Task statement: Continue the excerpted documents on early postwar U.S. policy toward the Soviet Union, starting right after the final sentence of the Kennan telegram passage.

Quoted passage:
════════════════════
Document 2. Truman’s Memorandum to Byrnes, January 5, 1946

This is an excerpt of the longhand memorandum that Truman wrote and said he read—but in all probability did not read—to Byrnes:

My dear Jim:

I have been considering some of our difficulties. … I do not intend to turn over the complete authority of the President nor to forgo the President’s prerogative to make the final decision.

Therefore, it is absolutely necessary that the President should be kept fully informed on what is taking place. … I received no communication from you directly while you were in Moscow. The protocol was not submitted to me, nor was the communiqué. I was completely in the dark on the whole conference until I requested you to come … and inform me. The communiqué was released before I ever saw it.

Now, I have infinite confidence in you and in your ability, but there should be a complete understanding between us on procedure. Hence this memorandum….

I think we ought to protest with all the vigor of which we are capable against the Russian program in Iran. There is no justification for it. It is a parallel to the program of Russia in Latvia, Estonia, and Lithuania. It is also in line with the high-handed and arbitrary manner in which Russia acted in Poland….

There isn’t a doubt in my mind that Russia intends an invasion of Turkey and the seizure of the Black Sea Straits to the Mediterranean. Unless Russia is faced with an iron fist and strong language, another war is in the making. Only one language they understand is “how many divisions have you?”

I do not think we should play compromise any longer. We should refuse to recognize Romania and Bulgaria until they comply with our requirements; we should let our position on Iran be known in no uncertain terms. … We should rehabilitate China and create a strong central government there. We should do the same for Korea….

I’m tired of babying the Soviets.

Source: Harry S. Truman, Memoirs, I: 551–552.

Document 3. Excerpts from George Kennan’s “Long” Telegram, February 22, 1946

In summary, we have here [the Soviet Union] a political force committed fanatically to the belief that with us there can be no permanent modus vivendi, that it is desirable and necessary that the internal harmony of our society be disrupted, our traditional way of life be destroyed, the international authority of our state be broken, if Soviet power is to be secure. This political force has complete power of disposition over energies of one of the world’s greatest peoples and resources of the world’s richest national territory, and is borne along by deep and powerful currents of Russian nationalism. In addition, it has an elaborate and far-flung apparatus for exertion of its influence in other countries, an apparatus of amazing flexibility and versatility, managed by people whose experience and skill in underground methods are without parallel in history….
════════════════════
Data excerpt:

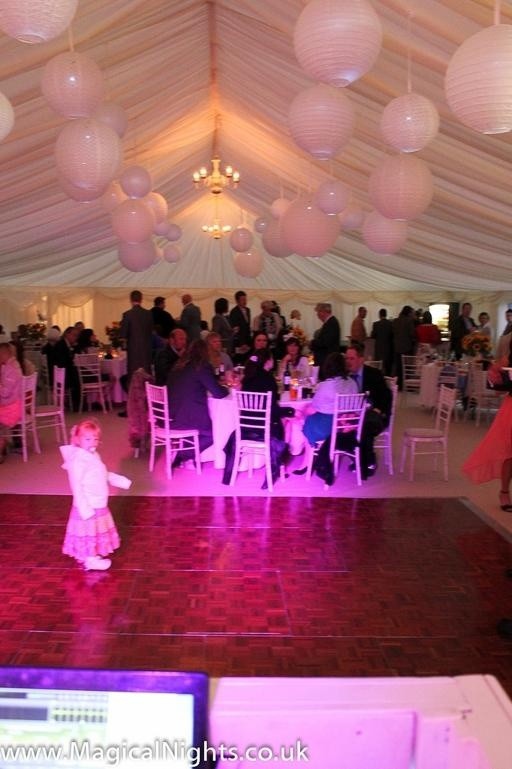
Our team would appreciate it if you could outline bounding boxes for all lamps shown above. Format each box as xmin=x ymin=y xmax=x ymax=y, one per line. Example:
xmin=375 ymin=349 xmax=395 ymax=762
════════════════════
Response below:
I cannot attempt to suggest all the answers here. But I would like to record my conviction that the problem is within our power to solve, and that without recourse to any general military conflict….

As to how this approach should be made, I only wish to advance, by way of conclusion, the following comments:

  1. 1.

    Our first step must be to apprehend, and recognize for what it is, the nature of the movement with which we are dealing. We must study it with the same courage, detachment, objectivity, and the same determination not to be emotionally provoked or unseated by it, with which a doctor studies unruly and unreasonable individuals….

  2. 3.

    Much depends on the health and vigor of our own society. World communism is like a malignant parasite which feeds only on diseased tissue. This is the point at which domestic and foreign policies meet. Every courageous and incisive measure to solve internal problems of our own society, to improve self-confidence, discipline, morale, and community spirit of our own people, is a diplomatic victory over Moscow worth a thousand diplomatic notes and joint communiqués. If we cannot abandon fatalism and indifference in face of deficiencies of our own society, Moscow will profit….

  3. 5.

    Finally, we must have courage and self-confidence to cling to our own methods and conceptions of human society. After all, the greatest danger that can befall us in coping with this problem of Soviet communism is that we shall allow ourselves to become like those with whom we are coping….

Source: George Kennan, Memoirs, 1925–1950 (1967), 547–559.

Document 4. Winston Churchill’s “Iron Curtain” Address, March 5, 1946 (excerpt)

It is my duty … to place before you certain facts about the present position in Europe. From Stettin in the Baltic to Trieste in the Adriatic, an iron curtain has descended across the Continent. Behind that line lie all the capitals of the ancient states of Central and Eastern Europe. Warsaw, Berlin, Prague, Vienna, Budapest, Belgrade, Bucharest and Sofia, all these famous cities and the populations around them lie in what I must call the Soviet sphere, and all are subject in one form or another, not only to Soviet influence but to a very high and, in many cases, increasing measure of control from Moscow. … Whatever conclusions may be drawn from these facts—and facts they are—this is certainly not the Liberated Europe we fought to build up. Nor is it one which contains the essentials of permanent peace….

From what I have seen of our Russian friends and Allies during the war, I am convinced that there is nothing they admire so much as strength, and there is nothing for which they have less respect than for weakness, especially military weakness.

For that reason, the old doctrine of a balance of power is unsound. We cannot afford, if we can help it, to work on narrow margins, offering temptations to a trial of strength. If the Western Democracies stand together in strict adherence to the principles of the United Nations Charter, their influence for furthering those principles will be immense and no one is likely to molest them. If however they become divided, or falter in their duty, and if these all-important years are allowed to slip away, then, indeed, catastrophe may overwhelm us all.

Source: Robert Rhodes James, Winston S. Churchill: His Complete Speeches 1897–1963, vol. 7: 7285–7293.

Document 5. Josef Stalin’s Reply to Churchill’s “Iron Curtain” Address, March 14, 1946 (excerpt)

In substance, Mr. Churchill now stands in the position of a firebrand of war. And Mr. Churchill is not alone here. He has friends not only in England but also in the United States of America.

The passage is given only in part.